C-grade religion is a fool’s errand, ignorant of the nature of God and His purposes accomplished in Jesus. God does not desire our assembling and service to be placated; God wants us to know Him and be like Him. God sent His Son, the express image of His character, so we could know who He is and what He is like (John 1:1, 14, 18, 14:6). God loves us and desires for us to love Him (John 3:16, 1 John 4:7-21): we have been separated from God by our sin, corrupted in nature, and God wants us to be reconciled to Him so we can learn to be like Him and thus be one with God as God is one within Himself (John 17:20-23, Romans 5:6-21).
If we have truly come to know God as made known in Jesus, we will have no tolerance for C-grade religion. The God Who Is cannot be merely placated and satisfied so as to give people space to go their own way; the God Who Is manifests unity in relationship and desires to have humans made in His image reconciled back to Him in relationship. To know God in Christ is to recognize the imperative of being holy as God is holy, to love God and others as God has loved us (1 Peter 1:13-22). To know God in Christ is to die to self, to be crucified with Christ, so we can turn away from the futile ways of the world and find life indeed in Jesus (Galatians 2:20, Philippians 3:7-14).

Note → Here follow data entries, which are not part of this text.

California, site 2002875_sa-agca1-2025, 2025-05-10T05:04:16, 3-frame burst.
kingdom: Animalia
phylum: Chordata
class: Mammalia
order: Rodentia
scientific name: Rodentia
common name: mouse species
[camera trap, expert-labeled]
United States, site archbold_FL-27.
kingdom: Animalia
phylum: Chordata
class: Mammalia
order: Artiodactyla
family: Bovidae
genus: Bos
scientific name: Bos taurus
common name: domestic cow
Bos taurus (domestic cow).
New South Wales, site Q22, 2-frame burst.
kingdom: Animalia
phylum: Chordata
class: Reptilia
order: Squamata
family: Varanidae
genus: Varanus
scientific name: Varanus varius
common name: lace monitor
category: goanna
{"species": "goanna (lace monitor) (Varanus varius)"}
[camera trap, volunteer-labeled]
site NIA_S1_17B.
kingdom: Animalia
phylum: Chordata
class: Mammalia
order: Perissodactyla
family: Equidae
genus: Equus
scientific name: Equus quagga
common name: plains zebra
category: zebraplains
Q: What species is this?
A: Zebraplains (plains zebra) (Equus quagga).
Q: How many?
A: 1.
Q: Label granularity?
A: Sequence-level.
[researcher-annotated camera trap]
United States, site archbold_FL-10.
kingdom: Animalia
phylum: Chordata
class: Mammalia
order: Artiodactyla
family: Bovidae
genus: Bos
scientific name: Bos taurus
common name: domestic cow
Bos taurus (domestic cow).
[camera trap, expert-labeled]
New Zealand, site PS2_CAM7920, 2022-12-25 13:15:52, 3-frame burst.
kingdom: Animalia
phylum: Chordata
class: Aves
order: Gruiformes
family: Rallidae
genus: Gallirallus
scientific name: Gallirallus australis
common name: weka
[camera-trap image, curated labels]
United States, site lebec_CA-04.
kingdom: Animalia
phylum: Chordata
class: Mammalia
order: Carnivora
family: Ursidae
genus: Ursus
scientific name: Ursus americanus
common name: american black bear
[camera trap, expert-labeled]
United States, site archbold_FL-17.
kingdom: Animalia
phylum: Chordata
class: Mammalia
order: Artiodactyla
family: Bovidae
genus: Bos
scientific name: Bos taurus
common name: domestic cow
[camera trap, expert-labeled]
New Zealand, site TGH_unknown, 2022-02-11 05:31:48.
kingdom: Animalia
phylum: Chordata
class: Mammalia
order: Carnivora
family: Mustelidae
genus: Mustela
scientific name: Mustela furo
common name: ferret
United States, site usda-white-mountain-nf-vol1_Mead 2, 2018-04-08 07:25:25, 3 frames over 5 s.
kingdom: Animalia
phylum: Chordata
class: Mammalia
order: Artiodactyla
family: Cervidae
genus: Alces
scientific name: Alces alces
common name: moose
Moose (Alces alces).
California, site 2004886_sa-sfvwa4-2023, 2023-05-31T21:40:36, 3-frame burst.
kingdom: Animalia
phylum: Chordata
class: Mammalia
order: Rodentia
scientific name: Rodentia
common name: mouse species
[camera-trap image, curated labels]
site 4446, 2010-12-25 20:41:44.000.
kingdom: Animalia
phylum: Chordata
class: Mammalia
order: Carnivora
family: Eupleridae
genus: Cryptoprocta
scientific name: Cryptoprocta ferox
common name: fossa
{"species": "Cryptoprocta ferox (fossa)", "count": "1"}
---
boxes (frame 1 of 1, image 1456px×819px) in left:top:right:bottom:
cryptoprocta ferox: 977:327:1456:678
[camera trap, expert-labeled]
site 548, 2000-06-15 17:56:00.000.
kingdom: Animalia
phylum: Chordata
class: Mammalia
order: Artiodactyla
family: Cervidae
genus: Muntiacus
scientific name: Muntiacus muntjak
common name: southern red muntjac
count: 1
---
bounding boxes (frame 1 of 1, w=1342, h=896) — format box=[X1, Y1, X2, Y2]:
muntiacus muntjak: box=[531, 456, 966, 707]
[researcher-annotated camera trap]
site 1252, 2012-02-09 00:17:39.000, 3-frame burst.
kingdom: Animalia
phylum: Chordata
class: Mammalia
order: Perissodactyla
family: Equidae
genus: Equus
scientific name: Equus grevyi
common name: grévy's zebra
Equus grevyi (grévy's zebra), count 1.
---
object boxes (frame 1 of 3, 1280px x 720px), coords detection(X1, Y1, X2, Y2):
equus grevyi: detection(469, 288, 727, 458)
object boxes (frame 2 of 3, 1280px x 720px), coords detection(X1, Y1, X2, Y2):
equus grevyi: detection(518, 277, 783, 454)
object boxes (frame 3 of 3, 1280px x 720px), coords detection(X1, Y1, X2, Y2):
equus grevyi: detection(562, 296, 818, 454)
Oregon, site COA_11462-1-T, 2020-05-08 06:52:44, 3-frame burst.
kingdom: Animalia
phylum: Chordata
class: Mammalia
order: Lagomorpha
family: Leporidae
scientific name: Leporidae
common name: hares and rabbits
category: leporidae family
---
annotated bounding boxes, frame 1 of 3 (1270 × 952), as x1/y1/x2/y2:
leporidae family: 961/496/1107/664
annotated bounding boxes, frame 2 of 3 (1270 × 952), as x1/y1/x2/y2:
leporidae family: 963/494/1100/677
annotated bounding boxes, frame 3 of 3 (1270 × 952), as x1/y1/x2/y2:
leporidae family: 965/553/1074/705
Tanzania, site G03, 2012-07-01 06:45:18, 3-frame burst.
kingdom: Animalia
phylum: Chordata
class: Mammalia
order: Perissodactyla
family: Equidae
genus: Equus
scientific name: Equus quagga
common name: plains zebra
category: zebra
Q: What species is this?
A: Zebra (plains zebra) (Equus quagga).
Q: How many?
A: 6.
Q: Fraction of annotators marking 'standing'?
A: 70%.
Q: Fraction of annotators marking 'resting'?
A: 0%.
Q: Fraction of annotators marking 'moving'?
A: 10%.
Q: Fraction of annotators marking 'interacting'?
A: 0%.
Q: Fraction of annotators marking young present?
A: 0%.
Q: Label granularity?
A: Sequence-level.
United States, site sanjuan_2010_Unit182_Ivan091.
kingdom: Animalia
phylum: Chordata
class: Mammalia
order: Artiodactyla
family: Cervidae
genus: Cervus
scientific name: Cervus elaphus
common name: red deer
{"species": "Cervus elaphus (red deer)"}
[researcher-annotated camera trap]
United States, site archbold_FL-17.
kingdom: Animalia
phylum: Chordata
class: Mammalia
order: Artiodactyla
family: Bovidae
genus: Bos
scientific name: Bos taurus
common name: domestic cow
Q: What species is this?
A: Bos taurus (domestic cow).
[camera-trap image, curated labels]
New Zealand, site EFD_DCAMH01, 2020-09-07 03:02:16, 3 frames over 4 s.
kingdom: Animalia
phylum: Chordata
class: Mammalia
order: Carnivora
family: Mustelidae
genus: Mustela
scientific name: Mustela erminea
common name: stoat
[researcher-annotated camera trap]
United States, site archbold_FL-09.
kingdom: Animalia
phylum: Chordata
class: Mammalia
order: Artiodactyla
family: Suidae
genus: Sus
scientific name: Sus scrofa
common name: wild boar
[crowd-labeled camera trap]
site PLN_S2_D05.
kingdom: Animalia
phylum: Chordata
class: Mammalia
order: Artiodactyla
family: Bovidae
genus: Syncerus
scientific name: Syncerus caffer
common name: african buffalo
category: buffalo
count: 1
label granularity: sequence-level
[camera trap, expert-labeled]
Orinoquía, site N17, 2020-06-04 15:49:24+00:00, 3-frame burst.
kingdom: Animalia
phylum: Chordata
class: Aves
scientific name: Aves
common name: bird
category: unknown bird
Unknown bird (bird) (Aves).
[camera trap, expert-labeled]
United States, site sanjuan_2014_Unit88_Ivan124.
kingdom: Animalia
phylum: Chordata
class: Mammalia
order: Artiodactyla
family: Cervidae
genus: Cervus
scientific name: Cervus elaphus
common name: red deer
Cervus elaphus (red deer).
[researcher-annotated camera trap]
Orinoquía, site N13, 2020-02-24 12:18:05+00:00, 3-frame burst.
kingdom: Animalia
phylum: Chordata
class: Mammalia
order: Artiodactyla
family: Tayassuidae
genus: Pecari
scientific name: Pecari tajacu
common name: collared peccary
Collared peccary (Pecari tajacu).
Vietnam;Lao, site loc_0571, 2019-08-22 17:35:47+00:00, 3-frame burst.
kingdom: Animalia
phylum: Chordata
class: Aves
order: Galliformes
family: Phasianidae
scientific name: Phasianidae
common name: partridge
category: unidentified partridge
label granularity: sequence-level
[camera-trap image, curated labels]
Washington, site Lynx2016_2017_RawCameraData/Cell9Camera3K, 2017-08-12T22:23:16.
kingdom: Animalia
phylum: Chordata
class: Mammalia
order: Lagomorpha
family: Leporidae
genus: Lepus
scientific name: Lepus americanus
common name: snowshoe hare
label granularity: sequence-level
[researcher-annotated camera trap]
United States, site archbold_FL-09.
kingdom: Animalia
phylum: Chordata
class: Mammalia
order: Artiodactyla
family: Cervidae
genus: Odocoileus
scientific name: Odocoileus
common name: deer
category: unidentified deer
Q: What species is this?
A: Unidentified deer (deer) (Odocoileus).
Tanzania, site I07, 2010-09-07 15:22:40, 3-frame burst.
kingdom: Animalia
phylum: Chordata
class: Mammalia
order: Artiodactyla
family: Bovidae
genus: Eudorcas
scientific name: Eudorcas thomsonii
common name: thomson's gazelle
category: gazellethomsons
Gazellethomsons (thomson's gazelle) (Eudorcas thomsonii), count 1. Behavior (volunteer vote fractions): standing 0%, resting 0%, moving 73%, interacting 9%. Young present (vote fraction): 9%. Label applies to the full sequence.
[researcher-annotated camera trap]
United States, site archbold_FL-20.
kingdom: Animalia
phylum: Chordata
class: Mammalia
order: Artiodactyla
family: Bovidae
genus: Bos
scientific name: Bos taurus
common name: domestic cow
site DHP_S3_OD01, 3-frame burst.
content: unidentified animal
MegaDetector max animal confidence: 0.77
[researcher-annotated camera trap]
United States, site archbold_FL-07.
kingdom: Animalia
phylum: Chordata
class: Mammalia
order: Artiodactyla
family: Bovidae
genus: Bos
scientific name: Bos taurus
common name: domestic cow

Pagans practiced C-grade religion and were condemned (Romans 1:18-32). Israelites practiced C-grade religion, proved to be as pagans, and suffered the fate of pagans (Hosea 6:6ff). C-grade religion remains pagan to this day; it may be tempting, but its end is death. If we wish to find salvation and wholeness we will have to die to self and live to God; we will have to turn aside from the world and our vain imagination and conform to the image of Christ. We will have to know who God is as manifest in Christ and embody His character. Let us find eternal life in Jesus and conform to His image so we may share in relational unity with God!